[OBJECTIVE]:
In the article on air pollution in Sao Paulo, which journal published the study?

[EXCERPT TO READ]:
— BEGIN —

London: A team led by an Indian-origin air pollution expert has found an emerging risk to the environment from wood burning stoves in pizza restaurants and charcoal in steakhouses.
A recent study, published in the journal Atmospheric Environment, has shown emissions in the Brazilian city of Sao Paulo.
This work was done by 10 air pollution experts from seven universities, led by the University of Surrey’s Prashant Kumar from the Department of Civil and Environmental Engineering, under the umbrella of University Global Partnership Network (UGPN).
The results showed that although Sao Paulo is the only megacity worldwide that uses a much cleaner bio-fuel driven fleet, there are unaccounted sources of air pollution in this Brazilian megacity.
“It became evident from our work that despite there not being the same high level of pollutants from vehicles in the city as other megacities, there had not been much consideration of some of the unaccounted sources of emissions. These include wood burning in thousands of pizza shops or domestic waste burning,” Kumar said.

— END —

[DATA EXCERPTS]:
— BEGIN —

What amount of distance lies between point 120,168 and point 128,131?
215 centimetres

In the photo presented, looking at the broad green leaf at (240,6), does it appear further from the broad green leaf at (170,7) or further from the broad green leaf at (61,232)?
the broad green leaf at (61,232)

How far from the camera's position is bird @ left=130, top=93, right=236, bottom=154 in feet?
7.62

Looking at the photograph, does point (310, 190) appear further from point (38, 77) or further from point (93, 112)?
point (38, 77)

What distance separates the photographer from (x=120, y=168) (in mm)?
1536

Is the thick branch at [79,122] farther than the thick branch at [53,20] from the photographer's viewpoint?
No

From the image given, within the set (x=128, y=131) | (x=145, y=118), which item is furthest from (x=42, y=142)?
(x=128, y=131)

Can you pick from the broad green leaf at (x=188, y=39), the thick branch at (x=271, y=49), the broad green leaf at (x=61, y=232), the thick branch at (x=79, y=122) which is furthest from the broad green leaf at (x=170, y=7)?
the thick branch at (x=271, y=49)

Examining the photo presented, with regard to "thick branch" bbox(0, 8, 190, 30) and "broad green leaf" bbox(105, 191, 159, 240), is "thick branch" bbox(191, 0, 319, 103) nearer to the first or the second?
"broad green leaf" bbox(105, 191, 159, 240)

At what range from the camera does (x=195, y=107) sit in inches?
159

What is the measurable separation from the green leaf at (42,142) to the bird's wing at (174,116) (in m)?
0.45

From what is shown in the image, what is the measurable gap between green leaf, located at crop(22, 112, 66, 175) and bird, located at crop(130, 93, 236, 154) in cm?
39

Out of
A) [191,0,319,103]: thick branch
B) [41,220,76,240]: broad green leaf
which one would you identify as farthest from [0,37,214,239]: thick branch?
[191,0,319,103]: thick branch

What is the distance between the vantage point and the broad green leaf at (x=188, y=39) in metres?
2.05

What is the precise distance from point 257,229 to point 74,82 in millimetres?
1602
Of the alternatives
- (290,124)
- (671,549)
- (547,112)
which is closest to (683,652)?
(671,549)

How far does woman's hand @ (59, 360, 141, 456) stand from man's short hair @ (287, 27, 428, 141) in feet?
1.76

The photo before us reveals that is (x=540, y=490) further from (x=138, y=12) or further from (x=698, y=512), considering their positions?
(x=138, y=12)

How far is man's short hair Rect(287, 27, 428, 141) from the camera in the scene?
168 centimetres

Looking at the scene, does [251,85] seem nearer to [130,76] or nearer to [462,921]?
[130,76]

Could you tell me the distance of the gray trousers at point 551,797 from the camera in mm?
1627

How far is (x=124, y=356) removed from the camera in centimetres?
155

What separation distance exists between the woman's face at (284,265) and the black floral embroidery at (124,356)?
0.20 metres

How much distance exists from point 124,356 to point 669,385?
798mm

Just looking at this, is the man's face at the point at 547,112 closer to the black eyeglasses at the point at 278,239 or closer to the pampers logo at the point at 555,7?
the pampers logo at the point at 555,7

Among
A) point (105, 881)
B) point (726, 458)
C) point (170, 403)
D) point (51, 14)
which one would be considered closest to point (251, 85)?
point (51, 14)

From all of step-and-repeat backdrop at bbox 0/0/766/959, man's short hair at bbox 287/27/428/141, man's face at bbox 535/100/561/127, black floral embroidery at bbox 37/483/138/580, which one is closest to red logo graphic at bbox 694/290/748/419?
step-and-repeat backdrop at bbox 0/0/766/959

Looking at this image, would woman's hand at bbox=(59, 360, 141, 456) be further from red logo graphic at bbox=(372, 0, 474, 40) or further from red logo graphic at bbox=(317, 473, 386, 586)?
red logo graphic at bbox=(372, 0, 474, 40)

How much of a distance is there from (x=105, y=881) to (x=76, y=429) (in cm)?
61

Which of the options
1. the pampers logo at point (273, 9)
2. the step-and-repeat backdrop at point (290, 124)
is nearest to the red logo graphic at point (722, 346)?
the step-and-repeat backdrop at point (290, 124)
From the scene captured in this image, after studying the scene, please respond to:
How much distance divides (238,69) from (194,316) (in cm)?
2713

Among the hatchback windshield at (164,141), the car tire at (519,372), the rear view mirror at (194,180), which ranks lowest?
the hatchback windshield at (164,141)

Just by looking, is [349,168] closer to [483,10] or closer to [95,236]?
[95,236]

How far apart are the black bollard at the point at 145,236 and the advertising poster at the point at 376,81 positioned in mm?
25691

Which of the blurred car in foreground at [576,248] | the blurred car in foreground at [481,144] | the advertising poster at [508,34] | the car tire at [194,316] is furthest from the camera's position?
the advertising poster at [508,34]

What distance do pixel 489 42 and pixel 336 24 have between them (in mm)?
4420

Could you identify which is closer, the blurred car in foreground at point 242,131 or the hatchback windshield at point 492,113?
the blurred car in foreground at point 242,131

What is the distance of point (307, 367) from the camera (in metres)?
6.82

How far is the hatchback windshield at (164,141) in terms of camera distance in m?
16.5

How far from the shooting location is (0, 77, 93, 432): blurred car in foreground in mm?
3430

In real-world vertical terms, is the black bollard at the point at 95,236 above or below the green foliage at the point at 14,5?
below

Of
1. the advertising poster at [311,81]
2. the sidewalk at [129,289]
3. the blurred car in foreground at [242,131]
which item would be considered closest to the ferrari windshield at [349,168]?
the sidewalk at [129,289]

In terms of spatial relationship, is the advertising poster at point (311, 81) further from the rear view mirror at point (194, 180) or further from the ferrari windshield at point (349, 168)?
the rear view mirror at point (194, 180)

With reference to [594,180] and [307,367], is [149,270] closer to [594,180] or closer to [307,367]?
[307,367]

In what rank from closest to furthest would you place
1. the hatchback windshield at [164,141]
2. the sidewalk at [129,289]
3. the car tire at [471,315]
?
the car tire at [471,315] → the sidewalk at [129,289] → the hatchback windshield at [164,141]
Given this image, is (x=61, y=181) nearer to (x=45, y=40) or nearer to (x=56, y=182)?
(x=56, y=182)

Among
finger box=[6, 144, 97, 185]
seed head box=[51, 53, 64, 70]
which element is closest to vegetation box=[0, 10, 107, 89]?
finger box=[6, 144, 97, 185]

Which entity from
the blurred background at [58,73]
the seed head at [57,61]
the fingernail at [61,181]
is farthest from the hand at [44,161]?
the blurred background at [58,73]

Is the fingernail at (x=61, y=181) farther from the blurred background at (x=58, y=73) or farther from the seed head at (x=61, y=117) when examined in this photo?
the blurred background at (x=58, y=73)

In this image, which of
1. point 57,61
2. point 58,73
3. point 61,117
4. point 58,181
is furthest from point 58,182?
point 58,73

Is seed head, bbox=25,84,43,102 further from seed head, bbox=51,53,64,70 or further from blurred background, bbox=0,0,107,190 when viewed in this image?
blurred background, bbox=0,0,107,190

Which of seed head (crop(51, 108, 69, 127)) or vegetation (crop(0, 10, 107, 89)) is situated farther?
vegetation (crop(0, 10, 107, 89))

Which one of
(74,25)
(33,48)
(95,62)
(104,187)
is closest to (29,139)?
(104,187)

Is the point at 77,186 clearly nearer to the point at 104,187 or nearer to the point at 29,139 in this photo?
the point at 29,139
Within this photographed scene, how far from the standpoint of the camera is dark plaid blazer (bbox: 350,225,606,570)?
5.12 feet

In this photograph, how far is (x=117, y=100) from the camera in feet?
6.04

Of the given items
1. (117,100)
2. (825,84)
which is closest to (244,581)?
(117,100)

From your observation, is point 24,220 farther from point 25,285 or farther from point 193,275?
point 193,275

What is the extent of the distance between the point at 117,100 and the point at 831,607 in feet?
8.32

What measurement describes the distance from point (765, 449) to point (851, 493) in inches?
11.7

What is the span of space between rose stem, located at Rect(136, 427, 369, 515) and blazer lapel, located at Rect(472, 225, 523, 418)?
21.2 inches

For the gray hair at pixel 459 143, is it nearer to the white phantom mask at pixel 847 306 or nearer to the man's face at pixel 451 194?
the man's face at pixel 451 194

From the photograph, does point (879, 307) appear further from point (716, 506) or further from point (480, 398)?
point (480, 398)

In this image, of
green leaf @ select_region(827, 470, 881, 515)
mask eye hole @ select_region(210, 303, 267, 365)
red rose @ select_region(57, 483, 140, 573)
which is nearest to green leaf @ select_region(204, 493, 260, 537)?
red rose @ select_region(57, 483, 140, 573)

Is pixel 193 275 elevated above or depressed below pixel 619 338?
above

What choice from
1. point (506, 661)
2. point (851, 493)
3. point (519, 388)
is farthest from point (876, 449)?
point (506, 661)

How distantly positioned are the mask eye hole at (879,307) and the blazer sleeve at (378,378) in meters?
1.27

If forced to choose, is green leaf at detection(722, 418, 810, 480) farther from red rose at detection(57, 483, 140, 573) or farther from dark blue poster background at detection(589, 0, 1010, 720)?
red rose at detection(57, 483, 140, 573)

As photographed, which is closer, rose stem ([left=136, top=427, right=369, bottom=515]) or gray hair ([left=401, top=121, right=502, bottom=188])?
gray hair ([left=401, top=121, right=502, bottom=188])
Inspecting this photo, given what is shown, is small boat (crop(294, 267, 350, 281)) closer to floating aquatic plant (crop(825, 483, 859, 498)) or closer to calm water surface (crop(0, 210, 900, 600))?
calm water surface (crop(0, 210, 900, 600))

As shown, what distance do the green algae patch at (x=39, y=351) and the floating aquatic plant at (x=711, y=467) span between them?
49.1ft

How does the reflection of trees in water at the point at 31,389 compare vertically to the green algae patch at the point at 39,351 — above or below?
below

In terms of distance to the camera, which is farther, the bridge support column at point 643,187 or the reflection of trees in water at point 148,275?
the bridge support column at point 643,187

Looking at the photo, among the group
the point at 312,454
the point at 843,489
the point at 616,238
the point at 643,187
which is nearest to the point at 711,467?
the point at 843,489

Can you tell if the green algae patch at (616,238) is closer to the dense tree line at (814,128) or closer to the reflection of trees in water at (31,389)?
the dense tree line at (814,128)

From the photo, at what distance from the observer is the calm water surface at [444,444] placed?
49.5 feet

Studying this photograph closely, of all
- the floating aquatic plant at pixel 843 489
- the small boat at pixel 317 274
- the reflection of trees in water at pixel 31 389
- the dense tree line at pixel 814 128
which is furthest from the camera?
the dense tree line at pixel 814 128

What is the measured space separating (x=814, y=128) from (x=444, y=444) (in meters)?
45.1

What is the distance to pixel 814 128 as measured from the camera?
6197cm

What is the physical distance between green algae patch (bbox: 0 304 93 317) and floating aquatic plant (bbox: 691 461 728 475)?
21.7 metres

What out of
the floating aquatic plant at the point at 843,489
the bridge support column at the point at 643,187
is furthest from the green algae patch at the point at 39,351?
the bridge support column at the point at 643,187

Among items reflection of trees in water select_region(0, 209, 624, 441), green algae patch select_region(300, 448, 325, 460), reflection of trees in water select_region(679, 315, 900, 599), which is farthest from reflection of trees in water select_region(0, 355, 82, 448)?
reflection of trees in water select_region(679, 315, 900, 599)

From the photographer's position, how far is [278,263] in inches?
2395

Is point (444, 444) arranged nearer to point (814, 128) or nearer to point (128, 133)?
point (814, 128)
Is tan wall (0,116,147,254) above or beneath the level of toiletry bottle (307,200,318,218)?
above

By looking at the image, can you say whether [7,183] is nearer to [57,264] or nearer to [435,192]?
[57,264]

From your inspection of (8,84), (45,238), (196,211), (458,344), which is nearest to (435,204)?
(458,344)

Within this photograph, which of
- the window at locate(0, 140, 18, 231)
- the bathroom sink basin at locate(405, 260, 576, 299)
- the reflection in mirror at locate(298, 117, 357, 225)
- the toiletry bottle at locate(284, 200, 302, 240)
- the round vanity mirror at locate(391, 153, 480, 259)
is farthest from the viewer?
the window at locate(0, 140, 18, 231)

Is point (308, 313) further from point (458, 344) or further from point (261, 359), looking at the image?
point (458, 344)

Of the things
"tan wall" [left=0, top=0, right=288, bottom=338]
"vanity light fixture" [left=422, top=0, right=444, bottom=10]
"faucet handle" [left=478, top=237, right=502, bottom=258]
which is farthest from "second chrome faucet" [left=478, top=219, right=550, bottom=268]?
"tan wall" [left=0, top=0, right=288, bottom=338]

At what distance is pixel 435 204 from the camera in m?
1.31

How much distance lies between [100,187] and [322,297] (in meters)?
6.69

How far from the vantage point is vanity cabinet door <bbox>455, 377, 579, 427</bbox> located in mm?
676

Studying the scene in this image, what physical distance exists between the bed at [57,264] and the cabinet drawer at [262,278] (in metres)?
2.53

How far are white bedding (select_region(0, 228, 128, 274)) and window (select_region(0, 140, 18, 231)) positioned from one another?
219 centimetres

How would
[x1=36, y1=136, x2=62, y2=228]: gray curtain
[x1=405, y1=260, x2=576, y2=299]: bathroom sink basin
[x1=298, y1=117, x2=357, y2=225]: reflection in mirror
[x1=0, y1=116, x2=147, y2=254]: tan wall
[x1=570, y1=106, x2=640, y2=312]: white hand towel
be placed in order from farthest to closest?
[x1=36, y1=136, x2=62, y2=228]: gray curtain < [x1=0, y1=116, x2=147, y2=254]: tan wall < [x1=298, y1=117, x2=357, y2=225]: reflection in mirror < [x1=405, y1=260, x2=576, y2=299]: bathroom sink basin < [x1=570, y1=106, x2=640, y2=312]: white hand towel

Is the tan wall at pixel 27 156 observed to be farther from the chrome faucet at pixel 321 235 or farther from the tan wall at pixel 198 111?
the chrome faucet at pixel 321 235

— END —

[SOLUTION FOR THIS TASK]:
Atmospheric Environment